Scholarships, Budget, and Recruiting

Jessica Deutsch

Since both head soccer coaches came to Lafayette the program has improved its’ recruiting, budget, health sciences technology, and scholarship abilities. This has allowed the Lafayette men’s and women’s teams to progress in the Patriot League with a recent league championship in 2012

Photos Courtesy of Lafayette Athletic Communications

By Brian O’Neill ’16 and Jessica Deutsch ’15

Collaborative Writers

Mick Statham, the women’s soccer head coach in his 9th season, did not know what to expect when he arrived at Lafayette in the spring of 2006 for the head coaching job. Statham had just come from Florida State, a women’s team that had made the Final Four that fall.

“The program was immediately a stark contrast from where I was,” Statham said, adding that poor equipment and recruiting were large factors as to why the program did not resemble that of a Division I team.

Dennis Bohn, the men’s head coach in his 14th season, sings a similar tune about the problems with his program.

“The program was pretty barren, [and] the team was successful, but as far as resources and facilities and things of that nature it was Division III,” Bohn said.

How the players trained, as well as their mindset and in and out of season, had even bigger impacts on the team’s status. With no scholarships to give, change would be hard.

In 2011, the women’s team went to the Patriot League Tournament with Army, Navy and Colgate, three fully-funded teams. Lafayette lost to Navy 3-2 in the final minutes, but it was a huge breakthrough for the program.

“That was a big season for the team because it was obviously a group of non-scholarship players that had found a way to compete and win against every program they played,” Statham said.

Despite the lack of scholarships, the coaching staff has done very well with recruiting. The coaches take chance on people who might not have had opportunities elsewhere, often recruiting players who were very good in high school, but sustained serious injuries during prime recruiting years. Recruiting has now expanded from just the tri-state area to all over the country and more recently, internationally. Now with scholarships finally being introduced into the program last year, Statham is very optimistic.

“Once we’ve gone through four or five cycles of being able to award athletic scholarships we’ll have taken several steps forwards and hopefully will be competing at the top end of the league,” Statham said.

The biggest change for the men’s team from then to now would be the growth of the program’s budget. The team went from almost no assistant coach budget to having a full-time assistant and a part-time assistant.

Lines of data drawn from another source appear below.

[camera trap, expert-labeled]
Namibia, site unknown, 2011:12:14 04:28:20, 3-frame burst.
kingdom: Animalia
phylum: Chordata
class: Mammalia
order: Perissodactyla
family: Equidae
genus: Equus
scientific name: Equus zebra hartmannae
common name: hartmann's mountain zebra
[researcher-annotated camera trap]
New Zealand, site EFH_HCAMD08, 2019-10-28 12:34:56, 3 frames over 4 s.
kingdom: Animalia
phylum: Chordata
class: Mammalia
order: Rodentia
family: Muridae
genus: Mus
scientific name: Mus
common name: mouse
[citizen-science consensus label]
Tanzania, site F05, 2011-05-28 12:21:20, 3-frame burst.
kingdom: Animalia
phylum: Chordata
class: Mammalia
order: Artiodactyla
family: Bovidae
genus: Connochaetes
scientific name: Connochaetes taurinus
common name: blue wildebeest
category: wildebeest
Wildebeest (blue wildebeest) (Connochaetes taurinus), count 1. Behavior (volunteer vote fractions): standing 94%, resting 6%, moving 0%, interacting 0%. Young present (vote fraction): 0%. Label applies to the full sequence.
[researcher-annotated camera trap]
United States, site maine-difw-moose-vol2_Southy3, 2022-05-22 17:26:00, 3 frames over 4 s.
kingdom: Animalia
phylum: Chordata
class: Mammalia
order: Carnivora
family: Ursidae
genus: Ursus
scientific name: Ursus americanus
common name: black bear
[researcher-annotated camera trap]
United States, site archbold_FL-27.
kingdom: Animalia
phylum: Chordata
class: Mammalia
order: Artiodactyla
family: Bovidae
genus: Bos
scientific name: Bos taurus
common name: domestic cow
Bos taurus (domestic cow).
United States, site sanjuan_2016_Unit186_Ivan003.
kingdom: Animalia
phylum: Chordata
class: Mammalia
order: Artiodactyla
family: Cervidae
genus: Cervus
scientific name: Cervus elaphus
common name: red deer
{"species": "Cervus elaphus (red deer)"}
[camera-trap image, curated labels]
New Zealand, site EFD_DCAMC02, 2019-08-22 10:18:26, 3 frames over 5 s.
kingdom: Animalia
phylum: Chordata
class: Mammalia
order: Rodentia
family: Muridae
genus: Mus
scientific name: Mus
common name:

Scholarships were introduced in 2007, and a better locker room facility was built. In 2005, the stadium underwent major renovations: new grass, bleachers and a press box. Before coach Bohn arrived at Lafayette, the field didn’t even have lights.

The players’ struggle

While the head coaches of the men’s and women’s teams have seen solutions present themselves over their respective tenures, the players only have the short run to think about.

Times can get tough, and morale can get low when results just don’t seem to add up. Men’s soccer has learned to rely on each other and to be ready for just about anything.

“I definitely think our coach promotes a brotherhood, where we do everything as a group and always have each other’s back,” junior forward Eric West said. “It’s like a ‘next man up’ kind of culture.

“I was a center back coming into this year, and then Ryan Dodds got injured and I had to step up when he couldn’t play.” West continued. “It has kind of just been like someone gets hurt, another guy steps up.”

Senior leadership is also a crucial part of any team’s mentality, and it is safe to say that stalwart defender Julian Plummer has earned the trust and respect of both his coaches and his teammates. Plummer set a winning example both on and off the field, playing close to 90 minutes every match and still finding time to put in extra work out of official play time.

“Julian was one of the kids who went down on Sunday morning, 9 a.m. to work out after a game,” West said, impressed by his captain’s dedication. “There [would be] a game Saturday and he played every minute and he’s still doing the extra stuff.”

Women’s senior captain Alex Reisinger mentioned the importance of positivity in her team’s approach to the game.

“I think from a coach’s standpoint and from a player’s stand point we try to be as positive as possible and to work as hard as possible,” Reisinger said. “We’re not the best team on paper and we have to work hard to get our wins, and I think we try to instill a culture that integrate[s freshmen] into the team and [tries] to make the team a whole and make everyone feel like they’re playing a big role.”

Discipline also factors into the women’s approach.

“One thing that our coach always says is ‘keep the main thing the main thing,’” Reisinger continued. “Keep soccer the main thing while you’re at practice, and everything you’re doing should be evolving and working towards your goal.”